Setting up a custom domain for the Apache Airflow web server - Amazon Managed Workflows for Apache Airflow
Configure the custom domainSet up the networking infrastructure
Services or capabilities described in Amazon Web Services documentation might vary by Region. To see the differences applicable to the China Regions, see Getting Started with Amazon Web Services in China (PDF).

Setting up a custom domain for the Apache Airflow web server

Amazon Managed Workflows for Apache Airflow (Amazon MWAA) lets you to set up a custom domain for the managed Apache Airflow web server. Using a custom domain, you can access your environment's Amazon MWAA managed Apache Airflow web server using the Apache Airflow UI, the Apache Airflow CLI, or the Apache Airflow web server

Note

You can only use custom domain with a private web server without internet access.

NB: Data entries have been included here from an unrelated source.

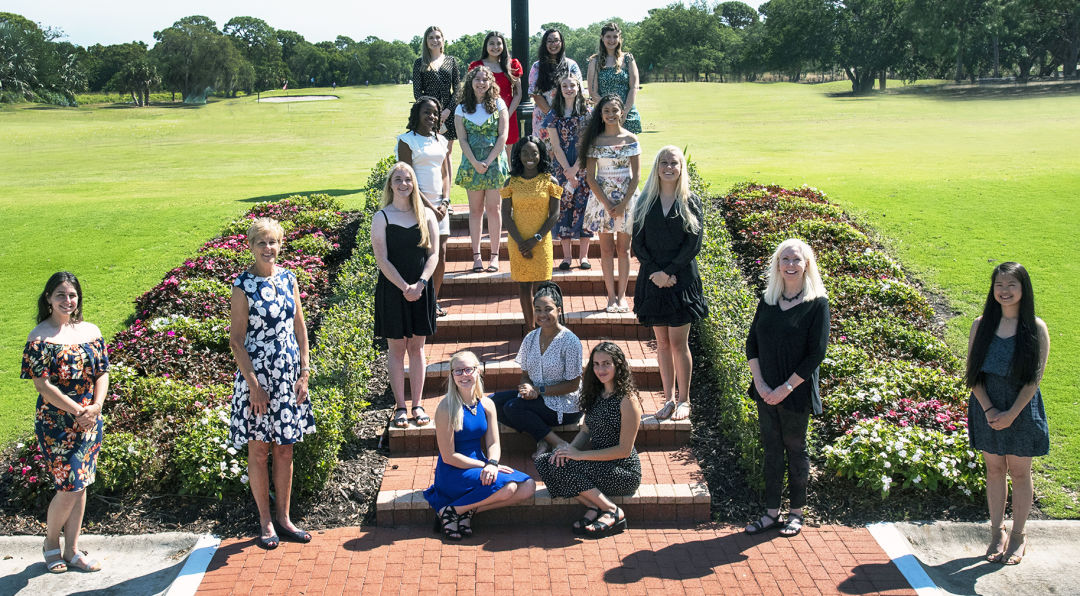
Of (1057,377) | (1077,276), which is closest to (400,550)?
(1057,377)

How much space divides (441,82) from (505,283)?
244 cm

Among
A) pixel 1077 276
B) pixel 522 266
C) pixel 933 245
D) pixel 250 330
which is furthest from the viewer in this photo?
pixel 933 245

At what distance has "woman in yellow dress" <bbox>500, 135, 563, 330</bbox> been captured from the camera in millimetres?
7523

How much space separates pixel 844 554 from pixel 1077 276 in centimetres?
626

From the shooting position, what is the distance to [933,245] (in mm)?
11000

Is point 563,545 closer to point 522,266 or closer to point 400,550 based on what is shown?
point 400,550

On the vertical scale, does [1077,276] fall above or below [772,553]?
above

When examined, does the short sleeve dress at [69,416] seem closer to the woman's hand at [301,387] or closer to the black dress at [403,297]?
the woman's hand at [301,387]

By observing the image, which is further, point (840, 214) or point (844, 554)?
point (840, 214)

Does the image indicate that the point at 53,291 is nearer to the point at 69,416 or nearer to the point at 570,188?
the point at 69,416

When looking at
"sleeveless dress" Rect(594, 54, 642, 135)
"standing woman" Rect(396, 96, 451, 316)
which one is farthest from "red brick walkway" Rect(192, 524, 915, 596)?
"sleeveless dress" Rect(594, 54, 642, 135)

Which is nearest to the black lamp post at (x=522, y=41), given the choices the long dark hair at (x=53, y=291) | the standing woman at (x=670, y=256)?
the standing woman at (x=670, y=256)

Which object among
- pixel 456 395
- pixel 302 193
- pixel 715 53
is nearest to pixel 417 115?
pixel 456 395

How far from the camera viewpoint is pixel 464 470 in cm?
561
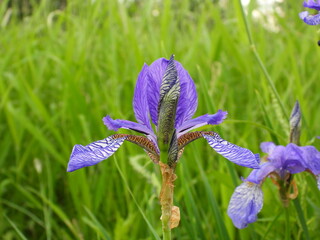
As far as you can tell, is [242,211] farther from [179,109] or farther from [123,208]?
[123,208]

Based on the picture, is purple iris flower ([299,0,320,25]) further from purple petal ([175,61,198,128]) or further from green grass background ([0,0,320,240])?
green grass background ([0,0,320,240])

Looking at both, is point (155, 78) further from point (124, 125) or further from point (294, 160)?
point (294, 160)

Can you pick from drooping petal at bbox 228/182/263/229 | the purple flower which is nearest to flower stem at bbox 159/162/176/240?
the purple flower

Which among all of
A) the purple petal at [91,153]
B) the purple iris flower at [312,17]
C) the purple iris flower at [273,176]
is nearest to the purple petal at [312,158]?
the purple iris flower at [273,176]

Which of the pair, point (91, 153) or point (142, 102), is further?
point (142, 102)

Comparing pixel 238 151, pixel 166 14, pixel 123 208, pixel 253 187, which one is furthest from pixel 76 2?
pixel 238 151

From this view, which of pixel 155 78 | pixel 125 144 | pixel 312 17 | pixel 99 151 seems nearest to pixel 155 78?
pixel 155 78

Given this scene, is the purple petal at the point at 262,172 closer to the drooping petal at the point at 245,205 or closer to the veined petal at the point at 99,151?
the drooping petal at the point at 245,205
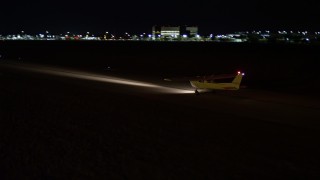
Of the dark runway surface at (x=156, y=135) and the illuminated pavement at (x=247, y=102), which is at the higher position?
the dark runway surface at (x=156, y=135)

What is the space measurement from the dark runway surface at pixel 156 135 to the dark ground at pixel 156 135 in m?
0.03

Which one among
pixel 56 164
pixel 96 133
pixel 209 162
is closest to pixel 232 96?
pixel 96 133

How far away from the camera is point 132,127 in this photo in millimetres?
20031

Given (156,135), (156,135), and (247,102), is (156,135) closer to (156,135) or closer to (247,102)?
(156,135)

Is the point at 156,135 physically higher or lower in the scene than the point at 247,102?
higher

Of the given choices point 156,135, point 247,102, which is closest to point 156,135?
point 156,135

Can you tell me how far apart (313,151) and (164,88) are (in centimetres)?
2091

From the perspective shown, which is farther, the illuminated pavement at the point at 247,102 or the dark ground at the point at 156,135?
the illuminated pavement at the point at 247,102

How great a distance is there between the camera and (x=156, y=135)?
18.5 metres

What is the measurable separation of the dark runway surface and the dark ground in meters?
0.03

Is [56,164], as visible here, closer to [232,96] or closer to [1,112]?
[1,112]

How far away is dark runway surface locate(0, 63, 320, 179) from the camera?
44.5ft

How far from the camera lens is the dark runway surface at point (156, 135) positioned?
1355 cm

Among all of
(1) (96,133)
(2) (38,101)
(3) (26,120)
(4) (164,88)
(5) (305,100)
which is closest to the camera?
(1) (96,133)
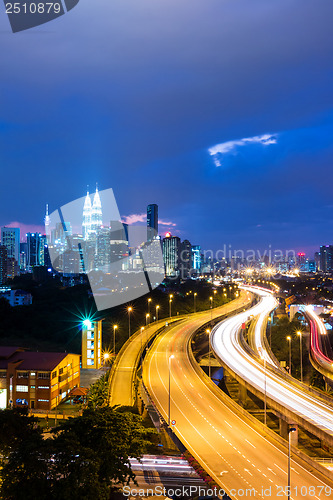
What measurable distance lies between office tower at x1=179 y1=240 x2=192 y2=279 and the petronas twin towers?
43.0 metres

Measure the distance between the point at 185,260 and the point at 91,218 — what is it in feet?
189

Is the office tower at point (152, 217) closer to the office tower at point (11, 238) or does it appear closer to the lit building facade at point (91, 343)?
the office tower at point (11, 238)

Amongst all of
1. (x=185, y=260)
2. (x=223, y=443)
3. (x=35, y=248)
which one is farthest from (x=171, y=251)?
(x=223, y=443)

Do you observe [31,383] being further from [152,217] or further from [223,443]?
[152,217]

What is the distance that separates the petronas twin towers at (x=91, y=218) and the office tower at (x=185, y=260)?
43024 mm

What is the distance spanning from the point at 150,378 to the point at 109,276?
202 ft

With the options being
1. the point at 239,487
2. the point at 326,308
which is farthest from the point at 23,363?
the point at 326,308

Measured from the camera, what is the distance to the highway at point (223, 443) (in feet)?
35.2

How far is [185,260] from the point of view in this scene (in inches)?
6102

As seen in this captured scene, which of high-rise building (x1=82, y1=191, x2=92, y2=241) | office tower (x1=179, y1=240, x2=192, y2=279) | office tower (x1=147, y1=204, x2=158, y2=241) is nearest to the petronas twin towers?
high-rise building (x1=82, y1=191, x2=92, y2=241)

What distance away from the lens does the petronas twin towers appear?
10700 centimetres

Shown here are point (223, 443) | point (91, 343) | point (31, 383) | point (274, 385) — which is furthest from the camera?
point (91, 343)

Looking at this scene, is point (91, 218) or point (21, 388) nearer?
point (21, 388)

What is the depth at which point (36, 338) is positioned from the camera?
41.4m
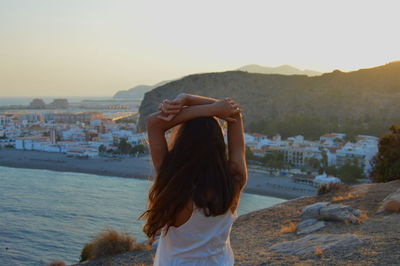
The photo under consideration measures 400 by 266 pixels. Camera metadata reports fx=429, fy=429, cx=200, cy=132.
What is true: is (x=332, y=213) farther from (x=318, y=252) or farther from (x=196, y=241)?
(x=196, y=241)

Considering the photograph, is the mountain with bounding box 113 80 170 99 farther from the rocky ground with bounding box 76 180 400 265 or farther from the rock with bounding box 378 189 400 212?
the rock with bounding box 378 189 400 212

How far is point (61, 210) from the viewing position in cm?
1442

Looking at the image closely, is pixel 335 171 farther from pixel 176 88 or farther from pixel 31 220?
pixel 176 88

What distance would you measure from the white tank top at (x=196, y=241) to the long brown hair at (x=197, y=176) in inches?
1.1

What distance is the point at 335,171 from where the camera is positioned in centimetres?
2106

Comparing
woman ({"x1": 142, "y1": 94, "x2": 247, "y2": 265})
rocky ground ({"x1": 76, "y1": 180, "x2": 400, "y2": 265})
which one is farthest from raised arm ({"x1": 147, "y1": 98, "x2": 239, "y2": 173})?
rocky ground ({"x1": 76, "y1": 180, "x2": 400, "y2": 265})

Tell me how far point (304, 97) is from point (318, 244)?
36563 mm

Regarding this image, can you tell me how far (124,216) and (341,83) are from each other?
103ft

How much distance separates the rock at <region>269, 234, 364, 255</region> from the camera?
3338 mm

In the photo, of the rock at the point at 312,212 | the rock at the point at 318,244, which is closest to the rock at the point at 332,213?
the rock at the point at 312,212

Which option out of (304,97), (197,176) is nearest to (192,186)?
(197,176)

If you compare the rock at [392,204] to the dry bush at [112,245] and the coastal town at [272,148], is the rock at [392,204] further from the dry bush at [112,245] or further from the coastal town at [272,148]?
the coastal town at [272,148]

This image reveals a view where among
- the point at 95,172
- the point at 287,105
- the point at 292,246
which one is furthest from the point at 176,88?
the point at 292,246

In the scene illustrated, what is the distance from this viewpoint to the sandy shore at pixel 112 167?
746 inches
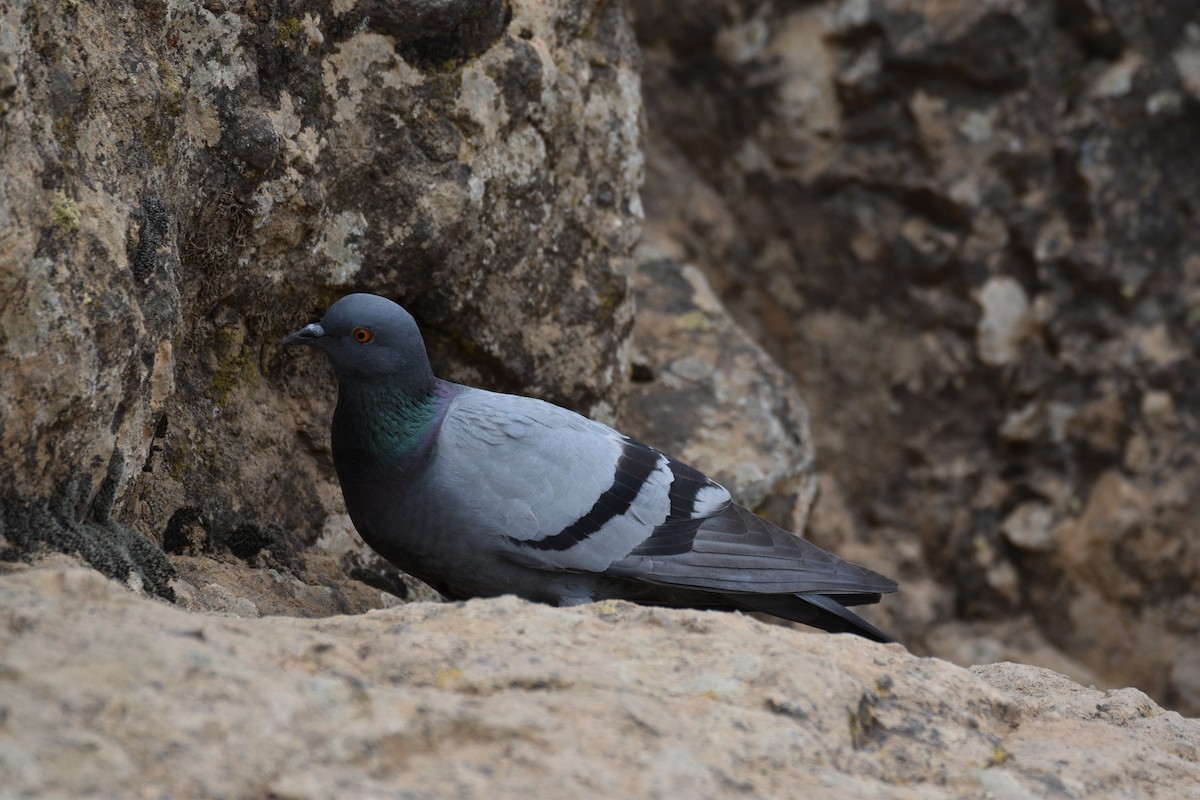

Use cases for a custom domain on Amazon MWAA

  1. Share the web server domain across your cloud application on Amazon — Using a custom domain lets you define a user-friendly URL for accessing the web server, instead of the generated service domain name. You can store this custom domain and share it as an environment variable in your applications.

  2. Access a private web server — If you want to configure access for a web server in a VPC with no internet access, using a custom domain simplifies the URL redirection work flow.

Configure the custom domain

To configure the custom domain feature, you need to provide the custom domain value via the webserver.base_url Apache Airflow configuration when creating or updating your Amazon MWAA environment. The following constraints apply to your custom domain name:

  • The value should be a fully qualified domain name (FQDN) without any protocol or path. For example, your-custom-domain.com.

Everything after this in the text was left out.